Up market ambitions saw the C Series engine with impressive power and torque figures however anyone looking for sports handling would find themselves disappointed with the understeery balance of the MGC. The car was replaced by the 9000 and then the MGB GT V8 taking over just four years later. Today the MG C is rare and much appreciated and with the right tuning and a decent set of tyres and suspension set up, this MG really can perform.
The scourge of the MGC is rust so check the car thoroughly as chassis can weaken by corrosion or bodged repairs and as Heritage shells are only available for the MGB not the MGC repairs can prove to be costly.
Sills can rot badly and are usually repaired badly, also check front inner wheel arches paying particular attention to the boxed section at the rear of the arch which collects mud and quickly rots away if not cleaned regularly, repairing these can be very tricky. While you’re there checking the rear wheel arches take a look at the spring hangers as they tend to rot and the battery tray can disintegrate. Water can collect between the top of the fuel tank and the underside of the boot floor so check for any signs of rot as a new tank will set you back over £200. Roadster and GT tanks are interchangeable.
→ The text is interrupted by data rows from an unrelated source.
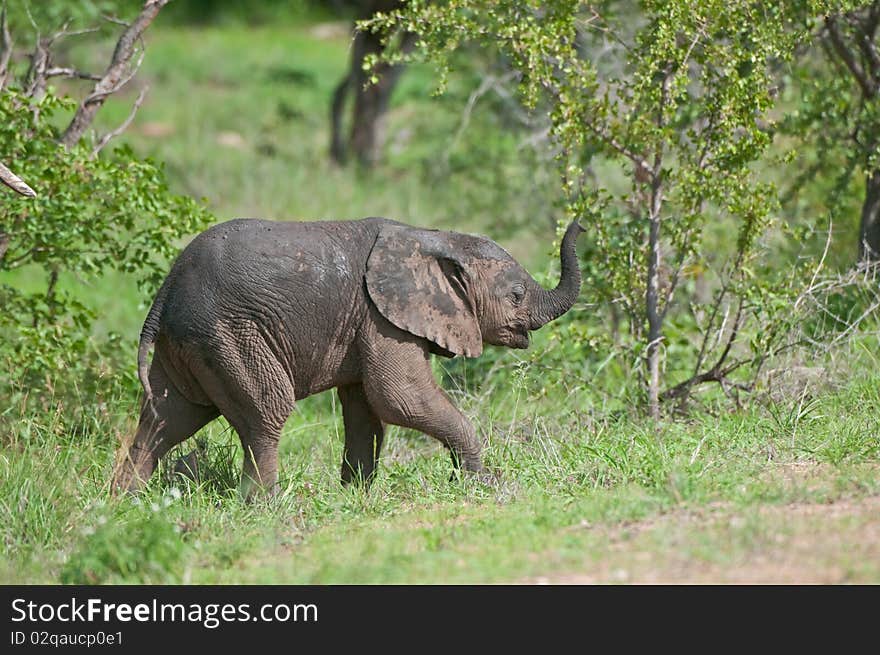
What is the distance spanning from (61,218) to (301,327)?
84.1 inches

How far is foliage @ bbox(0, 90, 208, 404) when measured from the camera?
26.8 feet

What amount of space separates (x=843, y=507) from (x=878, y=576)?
3.14 feet

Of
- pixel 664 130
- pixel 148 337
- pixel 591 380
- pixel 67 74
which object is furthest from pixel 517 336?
pixel 67 74

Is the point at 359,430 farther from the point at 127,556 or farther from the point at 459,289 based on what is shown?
the point at 127,556

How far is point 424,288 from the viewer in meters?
7.20

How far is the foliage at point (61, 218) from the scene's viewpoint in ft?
26.8

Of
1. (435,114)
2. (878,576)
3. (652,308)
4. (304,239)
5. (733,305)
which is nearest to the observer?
(878,576)

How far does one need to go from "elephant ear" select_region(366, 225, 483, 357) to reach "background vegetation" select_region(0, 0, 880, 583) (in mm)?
822

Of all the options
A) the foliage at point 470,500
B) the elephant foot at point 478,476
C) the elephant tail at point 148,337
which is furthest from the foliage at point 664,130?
the elephant tail at point 148,337

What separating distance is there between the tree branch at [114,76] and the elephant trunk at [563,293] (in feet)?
10.9

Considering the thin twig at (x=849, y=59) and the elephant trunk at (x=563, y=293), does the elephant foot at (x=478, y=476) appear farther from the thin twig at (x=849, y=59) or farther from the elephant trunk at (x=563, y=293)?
the thin twig at (x=849, y=59)
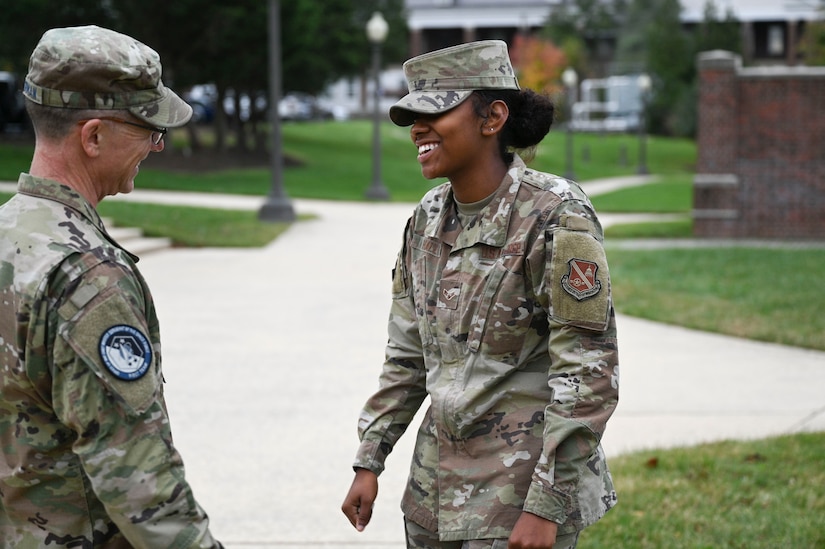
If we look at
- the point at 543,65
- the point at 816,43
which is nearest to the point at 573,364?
the point at 816,43

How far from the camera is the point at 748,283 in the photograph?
12180 millimetres

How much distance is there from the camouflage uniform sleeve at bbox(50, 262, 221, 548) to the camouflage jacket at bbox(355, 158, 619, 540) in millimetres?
819

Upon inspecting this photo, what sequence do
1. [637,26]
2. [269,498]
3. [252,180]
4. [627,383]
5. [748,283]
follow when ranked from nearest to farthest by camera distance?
[269,498] < [627,383] < [748,283] < [252,180] < [637,26]

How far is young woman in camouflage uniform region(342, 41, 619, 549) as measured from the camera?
2.56 m

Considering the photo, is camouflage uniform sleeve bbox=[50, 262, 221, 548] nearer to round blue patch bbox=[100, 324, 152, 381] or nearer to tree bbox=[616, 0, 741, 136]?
round blue patch bbox=[100, 324, 152, 381]

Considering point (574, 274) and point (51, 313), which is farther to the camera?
point (574, 274)

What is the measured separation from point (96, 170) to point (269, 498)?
11.0 ft

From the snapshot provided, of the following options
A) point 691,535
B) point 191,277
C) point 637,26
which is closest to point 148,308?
point 691,535

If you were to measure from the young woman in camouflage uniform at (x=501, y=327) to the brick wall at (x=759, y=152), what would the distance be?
15.8 metres

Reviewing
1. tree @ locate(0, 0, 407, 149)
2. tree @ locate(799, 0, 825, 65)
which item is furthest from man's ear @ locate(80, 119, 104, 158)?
tree @ locate(799, 0, 825, 65)

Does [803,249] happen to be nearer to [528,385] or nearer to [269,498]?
[269,498]

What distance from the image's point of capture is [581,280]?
8.40ft

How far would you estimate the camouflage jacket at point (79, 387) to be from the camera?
2057 millimetres

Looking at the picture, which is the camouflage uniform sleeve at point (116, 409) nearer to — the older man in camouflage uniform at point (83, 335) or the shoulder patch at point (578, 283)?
the older man in camouflage uniform at point (83, 335)
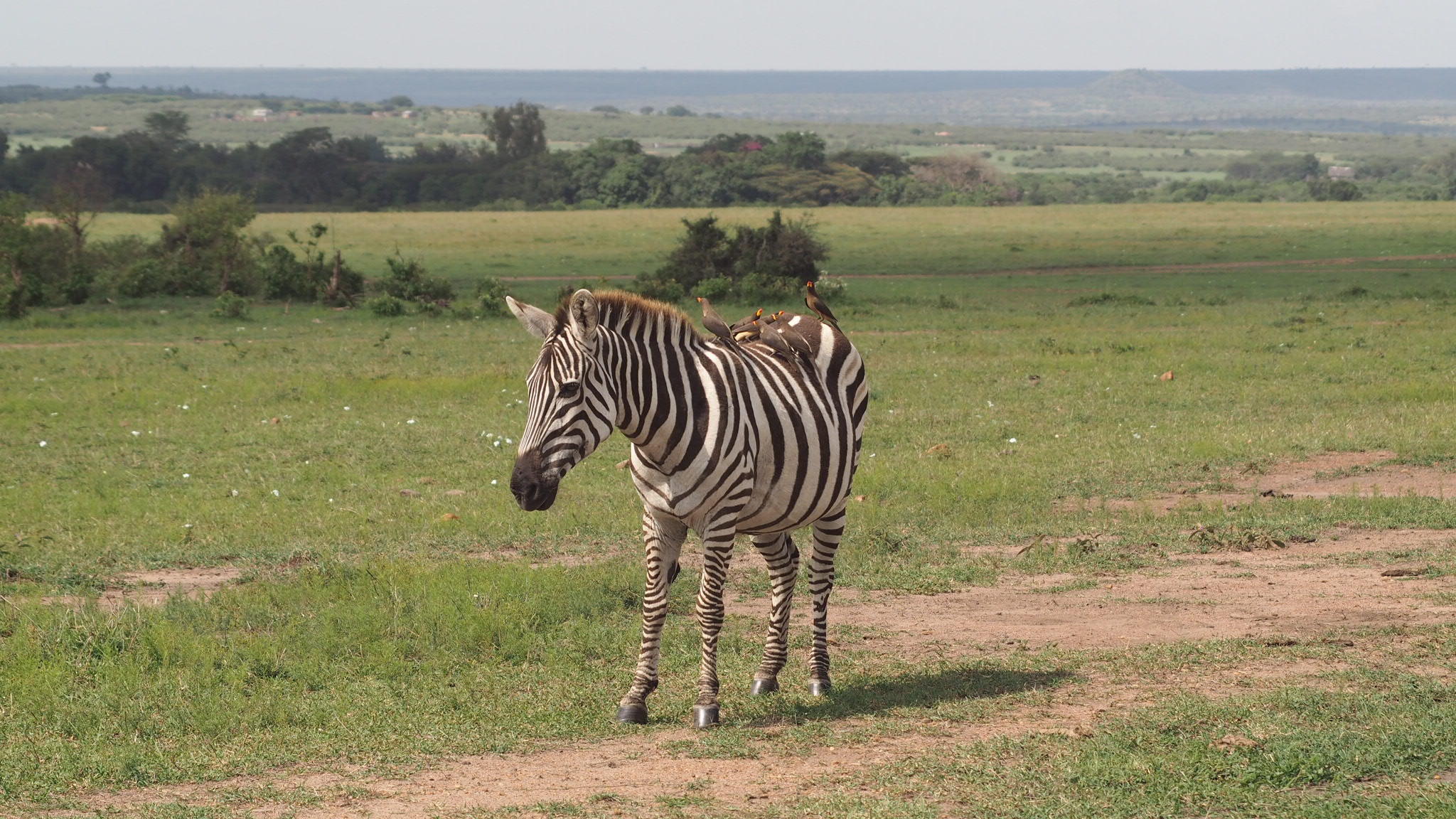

The MGC’s gearbox is a weak point as it struggles with the engines 145 bhp. Layshaft bearings will give up the ghost resulting in the shaft dropping and putting pressure on the cogs. This will be noticeable on a test drive.
Suspension is usually problem free but unless the kingpins haven’t been greased regularly they will wear. Greasing them every 3,000 miles so check the cars documented history. If there feels like no brake assistance, then the seals have gone allowing brake fluid to suck up into the engine and burn. If the car still has its original master cylinder it will need replacing before long, check your brake pedal any fluid leaking here is a good sign it’s on its way out.
Check carpets, seats and trim as replacements can prove expensive, wheels came in two choices when new, pressed steel or wire wheels. Inspect the wire wheel carefully for broken, loose and rusty spokes as well as worn splines.
The MGC received bad press after being test driven and claims that it handled badly. This however was untrue, the fact is that it was so smooth that drivers were hitting corners much too fast and were then struggling under the impression they were driving slower than they actually were!
Mark Wilkinson, Managing Director Says:
“The MGC was given bad press from day one as people saw it as an unworthy successor to the beloved Healey 3000. It was too much like an MGB for most and it drove badly according to the press. It lasted 2 short years and BL continued making Triumph Roadsters instead.”